● What is expected:
Output each entry verbatim and exclude every picture from it.

+ + + + + + +

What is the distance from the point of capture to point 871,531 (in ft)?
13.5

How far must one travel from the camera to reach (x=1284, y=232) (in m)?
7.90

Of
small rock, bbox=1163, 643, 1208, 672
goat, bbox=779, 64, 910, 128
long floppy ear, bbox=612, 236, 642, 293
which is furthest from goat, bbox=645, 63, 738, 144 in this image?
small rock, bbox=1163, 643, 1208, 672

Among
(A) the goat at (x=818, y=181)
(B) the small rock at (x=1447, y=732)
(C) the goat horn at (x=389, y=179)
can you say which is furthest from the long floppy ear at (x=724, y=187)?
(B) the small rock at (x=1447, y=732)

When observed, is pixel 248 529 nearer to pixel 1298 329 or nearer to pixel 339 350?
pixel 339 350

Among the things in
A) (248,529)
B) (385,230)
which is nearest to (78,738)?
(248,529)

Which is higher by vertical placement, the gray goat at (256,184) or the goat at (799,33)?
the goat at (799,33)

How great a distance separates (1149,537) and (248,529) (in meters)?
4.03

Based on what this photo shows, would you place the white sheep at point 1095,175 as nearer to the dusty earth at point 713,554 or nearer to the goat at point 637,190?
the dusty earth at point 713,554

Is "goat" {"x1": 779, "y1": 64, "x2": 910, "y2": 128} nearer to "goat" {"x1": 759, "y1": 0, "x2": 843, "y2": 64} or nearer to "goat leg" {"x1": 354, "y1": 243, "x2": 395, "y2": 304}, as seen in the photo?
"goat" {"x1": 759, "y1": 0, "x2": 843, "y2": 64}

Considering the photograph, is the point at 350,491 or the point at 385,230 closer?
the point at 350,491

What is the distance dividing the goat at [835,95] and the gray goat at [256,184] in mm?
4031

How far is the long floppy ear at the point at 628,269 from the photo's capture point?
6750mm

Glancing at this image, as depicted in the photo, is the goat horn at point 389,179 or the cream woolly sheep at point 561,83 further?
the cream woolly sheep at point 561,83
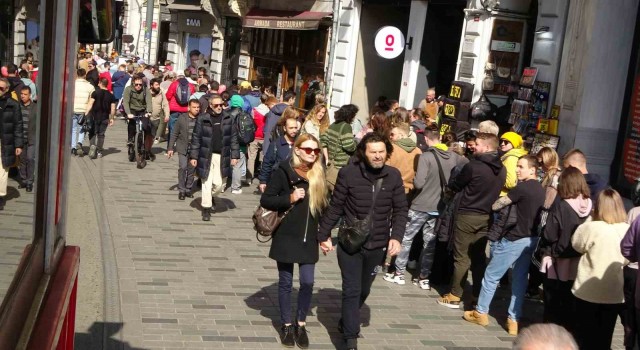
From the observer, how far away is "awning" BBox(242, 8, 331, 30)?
80.4ft

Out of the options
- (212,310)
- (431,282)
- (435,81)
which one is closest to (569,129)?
(431,282)

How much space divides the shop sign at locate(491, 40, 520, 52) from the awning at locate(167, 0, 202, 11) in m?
19.2

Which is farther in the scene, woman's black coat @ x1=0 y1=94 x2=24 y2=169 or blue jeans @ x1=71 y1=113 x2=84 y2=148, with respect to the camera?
blue jeans @ x1=71 y1=113 x2=84 y2=148

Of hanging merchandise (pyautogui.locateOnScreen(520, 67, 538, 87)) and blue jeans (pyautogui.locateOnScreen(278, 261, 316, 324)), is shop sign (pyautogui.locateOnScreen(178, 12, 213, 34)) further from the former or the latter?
blue jeans (pyautogui.locateOnScreen(278, 261, 316, 324))

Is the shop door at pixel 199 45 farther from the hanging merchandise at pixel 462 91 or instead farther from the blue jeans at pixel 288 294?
the blue jeans at pixel 288 294

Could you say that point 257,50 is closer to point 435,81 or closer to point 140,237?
point 435,81

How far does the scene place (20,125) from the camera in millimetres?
2404

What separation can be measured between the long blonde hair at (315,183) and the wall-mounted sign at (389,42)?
11.2 meters

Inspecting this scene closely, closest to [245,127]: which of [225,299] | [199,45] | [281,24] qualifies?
[225,299]

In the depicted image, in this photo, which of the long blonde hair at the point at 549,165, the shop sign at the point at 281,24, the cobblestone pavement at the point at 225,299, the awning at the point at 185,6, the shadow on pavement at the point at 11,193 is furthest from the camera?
the awning at the point at 185,6

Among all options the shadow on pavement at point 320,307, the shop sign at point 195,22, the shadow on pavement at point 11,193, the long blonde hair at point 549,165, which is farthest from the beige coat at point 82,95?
the shop sign at point 195,22

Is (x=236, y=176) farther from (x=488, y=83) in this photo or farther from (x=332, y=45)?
(x=332, y=45)

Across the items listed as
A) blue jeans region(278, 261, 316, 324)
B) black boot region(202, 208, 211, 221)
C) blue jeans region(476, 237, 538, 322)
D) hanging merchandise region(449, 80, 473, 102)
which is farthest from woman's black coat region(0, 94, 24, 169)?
hanging merchandise region(449, 80, 473, 102)

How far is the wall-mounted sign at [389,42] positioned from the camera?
18.3 meters
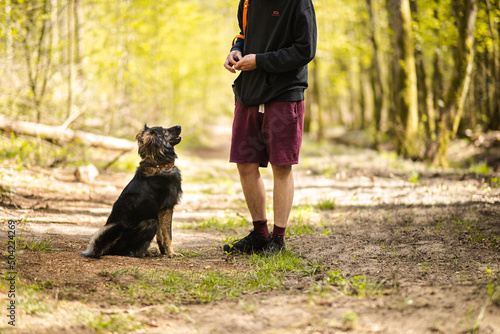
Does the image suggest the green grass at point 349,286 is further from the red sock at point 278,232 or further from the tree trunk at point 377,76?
the tree trunk at point 377,76

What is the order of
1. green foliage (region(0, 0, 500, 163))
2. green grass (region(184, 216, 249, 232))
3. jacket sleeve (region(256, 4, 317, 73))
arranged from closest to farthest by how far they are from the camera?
1. jacket sleeve (region(256, 4, 317, 73))
2. green grass (region(184, 216, 249, 232))
3. green foliage (region(0, 0, 500, 163))

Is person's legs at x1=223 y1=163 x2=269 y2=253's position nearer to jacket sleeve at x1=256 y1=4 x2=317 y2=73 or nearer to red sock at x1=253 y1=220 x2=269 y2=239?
red sock at x1=253 y1=220 x2=269 y2=239

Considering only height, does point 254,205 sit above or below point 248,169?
below

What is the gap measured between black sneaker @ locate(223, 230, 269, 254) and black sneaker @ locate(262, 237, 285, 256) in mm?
120

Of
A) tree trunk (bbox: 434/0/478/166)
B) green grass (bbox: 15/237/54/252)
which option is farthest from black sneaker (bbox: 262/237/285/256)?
tree trunk (bbox: 434/0/478/166)

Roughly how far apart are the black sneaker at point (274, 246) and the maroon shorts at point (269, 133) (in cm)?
79

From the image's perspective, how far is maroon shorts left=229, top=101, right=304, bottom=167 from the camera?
390cm

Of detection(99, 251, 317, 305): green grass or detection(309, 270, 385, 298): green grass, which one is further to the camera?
detection(99, 251, 317, 305): green grass

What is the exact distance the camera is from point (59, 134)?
8.77 meters

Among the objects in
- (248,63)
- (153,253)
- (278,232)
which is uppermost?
(248,63)

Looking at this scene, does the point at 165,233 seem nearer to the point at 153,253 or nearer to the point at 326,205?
the point at 153,253

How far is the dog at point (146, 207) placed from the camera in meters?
4.18

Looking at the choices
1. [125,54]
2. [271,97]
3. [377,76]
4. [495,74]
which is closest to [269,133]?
[271,97]

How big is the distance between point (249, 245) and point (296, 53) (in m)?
1.99
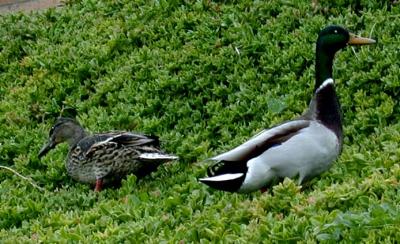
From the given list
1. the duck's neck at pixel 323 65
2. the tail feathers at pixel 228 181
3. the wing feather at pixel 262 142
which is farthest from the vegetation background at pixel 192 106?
the duck's neck at pixel 323 65

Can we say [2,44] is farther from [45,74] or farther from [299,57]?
[299,57]

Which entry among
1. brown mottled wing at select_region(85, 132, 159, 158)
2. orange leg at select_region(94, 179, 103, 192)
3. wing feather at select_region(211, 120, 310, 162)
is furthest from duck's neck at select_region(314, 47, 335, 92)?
orange leg at select_region(94, 179, 103, 192)

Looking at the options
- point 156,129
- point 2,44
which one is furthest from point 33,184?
point 2,44

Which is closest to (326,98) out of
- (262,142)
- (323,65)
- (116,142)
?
(323,65)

+ + + + + + +

● Correct response:
What is the distance from the point of capture to point 871,531 (in ft)?
13.5

How far must one travel from the camera to reach (x=1284, y=232) (in m)?
7.90

Of
small rock, bbox=1163, 643, 1208, 672
goat, bbox=779, 64, 910, 128
long floppy ear, bbox=612, 236, 642, 293
which is furthest from goat, bbox=645, 63, 738, 144 in this image?
small rock, bbox=1163, 643, 1208, 672

Among
(A) the goat at (x=818, y=181)
(B) the small rock at (x=1447, y=732)
(C) the goat horn at (x=389, y=179)
can you say which is furthest from the long floppy ear at (x=724, y=187)?
(B) the small rock at (x=1447, y=732)

When observed, is pixel 248 529 nearer to pixel 1298 329 or nearer to pixel 339 350?
pixel 339 350

Among the things in
A) (248,529)
B) (385,230)
which is nearest to (78,738)?
(248,529)

Which is higher by vertical placement, the gray goat at (256,184) or the goat at (799,33)?
the goat at (799,33)

How great a distance separates (1149,537) and (248,529) (in meters)?
4.03

Based on what this photo shows, would you place the white sheep at point 1095,175 as nearer to the dusty earth at point 713,554 or nearer to the goat at point 637,190?
the dusty earth at point 713,554

Is "goat" {"x1": 779, "y1": 64, "x2": 910, "y2": 128} nearer to "goat" {"x1": 759, "y1": 0, "x2": 843, "y2": 64} or nearer to "goat leg" {"x1": 354, "y1": 243, "x2": 395, "y2": 304}, as seen in the photo?
"goat" {"x1": 759, "y1": 0, "x2": 843, "y2": 64}

Considering the photograph, is the point at 350,491 or the point at 385,230 closer?
the point at 350,491

What is the distance dividing the goat at [835,95] and the gray goat at [256,184] in mm?
4031

How far is the long floppy ear at the point at 628,269 from the photo's capture point?
6750mm

Glancing at this image, as depicted in the photo, is the goat horn at point 389,179 or the cream woolly sheep at point 561,83 further?
the cream woolly sheep at point 561,83
From the observer, how far away is "awning" BBox(242, 8, 331, 30)?
80.4ft

Out of the options
- (212,310)
- (431,282)
- (435,81)
which one is closest to (569,129)?
(431,282)

How much space divides the shop sign at locate(491, 40, 520, 52) from the awning at locate(167, 0, 202, 11) in m?
19.2

Which is farther in the scene, woman's black coat @ x1=0 y1=94 x2=24 y2=169 or blue jeans @ x1=71 y1=113 x2=84 y2=148, with respect to the camera?
blue jeans @ x1=71 y1=113 x2=84 y2=148

Of hanging merchandise (pyautogui.locateOnScreen(520, 67, 538, 87)) and blue jeans (pyautogui.locateOnScreen(278, 261, 316, 324)), is shop sign (pyautogui.locateOnScreen(178, 12, 213, 34)) further from the former or the latter?
blue jeans (pyautogui.locateOnScreen(278, 261, 316, 324))

Is the shop door at pixel 199 45 farther from the hanging merchandise at pixel 462 91 or instead farther from the blue jeans at pixel 288 294?
the blue jeans at pixel 288 294

Could you say that point 257,50 is closer to point 435,81 or closer to point 140,237?
point 435,81

How far does the scene place (20,125) from the camera in millimetres?
2404

What separation can be measured between the long blonde hair at (315,183) and the wall-mounted sign at (389,42)?
11.2 meters

Inspecting this scene closely, closest to [245,127]: which of [225,299] | [199,45] | [281,24] qualifies?
[225,299]

In the depicted image, in this photo, which of the long blonde hair at the point at 549,165, the shop sign at the point at 281,24, the cobblestone pavement at the point at 225,299, the awning at the point at 185,6, the shadow on pavement at the point at 11,193 is furthest from the camera?
the awning at the point at 185,6

Among all options the shadow on pavement at point 320,307, the shop sign at point 195,22, the shadow on pavement at point 11,193, the long blonde hair at point 549,165, which is farthest from the beige coat at point 82,95?
the shop sign at point 195,22

Is (x=236, y=176) farther from (x=488, y=83) in this photo or farther from (x=332, y=45)?
(x=332, y=45)

Across the items listed as
A) blue jeans region(278, 261, 316, 324)
B) black boot region(202, 208, 211, 221)
C) blue jeans region(476, 237, 538, 322)
D) hanging merchandise region(449, 80, 473, 102)
which is farthest from woman's black coat region(0, 94, 24, 169)?
hanging merchandise region(449, 80, 473, 102)

How far is the wall-mounted sign at [389,42] positioned from the camera?
18.3 meters
Does the image suggest the green grass at point 349,286 is further from the red sock at point 278,232 or further from the tree trunk at point 377,76?
the tree trunk at point 377,76

What is the order of
1. green foliage (region(0, 0, 500, 163))
2. green grass (region(184, 216, 249, 232))
3. jacket sleeve (region(256, 4, 317, 73))
arranged from closest to farthest by how far they are from the camera?
1. jacket sleeve (region(256, 4, 317, 73))
2. green grass (region(184, 216, 249, 232))
3. green foliage (region(0, 0, 500, 163))

Is person's legs at x1=223 y1=163 x2=269 y2=253's position nearer to jacket sleeve at x1=256 y1=4 x2=317 y2=73 or nearer to red sock at x1=253 y1=220 x2=269 y2=239?
red sock at x1=253 y1=220 x2=269 y2=239

Considering only height, does point 254,205 sit above or below point 248,169?
below

What is the gap measured between black sneaker @ locate(223, 230, 269, 254) and black sneaker @ locate(262, 237, 285, 256) in mm?
120

Of
A) tree trunk (bbox: 434/0/478/166)
B) green grass (bbox: 15/237/54/252)
which option is farthest from black sneaker (bbox: 262/237/285/256)?
tree trunk (bbox: 434/0/478/166)

Roughly how far apart are the black sneaker at point (274, 246) and the maroon shorts at point (269, 133) (in cm)?
79

From the image's perspective, how far is maroon shorts left=229, top=101, right=304, bottom=167 from the camera?
390cm

Of detection(99, 251, 317, 305): green grass or detection(309, 270, 385, 298): green grass, which one is further to the camera?
detection(99, 251, 317, 305): green grass

What is the exact distance the camera is from point (59, 134)?
8.77 meters

Among the objects in
- (248,63)
- (153,253)
- (278,232)
which is uppermost?
(248,63)

Looking at this scene, does the point at 165,233 seem nearer to the point at 153,253 or nearer to the point at 326,205?
the point at 153,253

How far is the dog at point (146, 207) placed from the camera in meters?
4.18

Looking at the choices
1. [125,54]
2. [271,97]
3. [377,76]
4. [495,74]
which is closest to [269,133]?
[271,97]

How big is the distance between point (249, 245) and point (296, 53) (in m)?
1.99
From the given list
1. the duck's neck at pixel 323 65
2. the tail feathers at pixel 228 181
3. the wing feather at pixel 262 142
which is farthest from the vegetation background at pixel 192 106?
the duck's neck at pixel 323 65

Can we say [2,44] is farther from [45,74] or farther from [299,57]?
[299,57]

Which entry among
1. brown mottled wing at select_region(85, 132, 159, 158)
2. orange leg at select_region(94, 179, 103, 192)
3. wing feather at select_region(211, 120, 310, 162)
is furthest from duck's neck at select_region(314, 47, 335, 92)?
orange leg at select_region(94, 179, 103, 192)

Looking at the options
- point 156,129
- point 2,44
which one is furthest from point 33,184?
point 2,44

Which is closest to (326,98) out of
- (262,142)
- (323,65)
- (116,142)
?
(323,65)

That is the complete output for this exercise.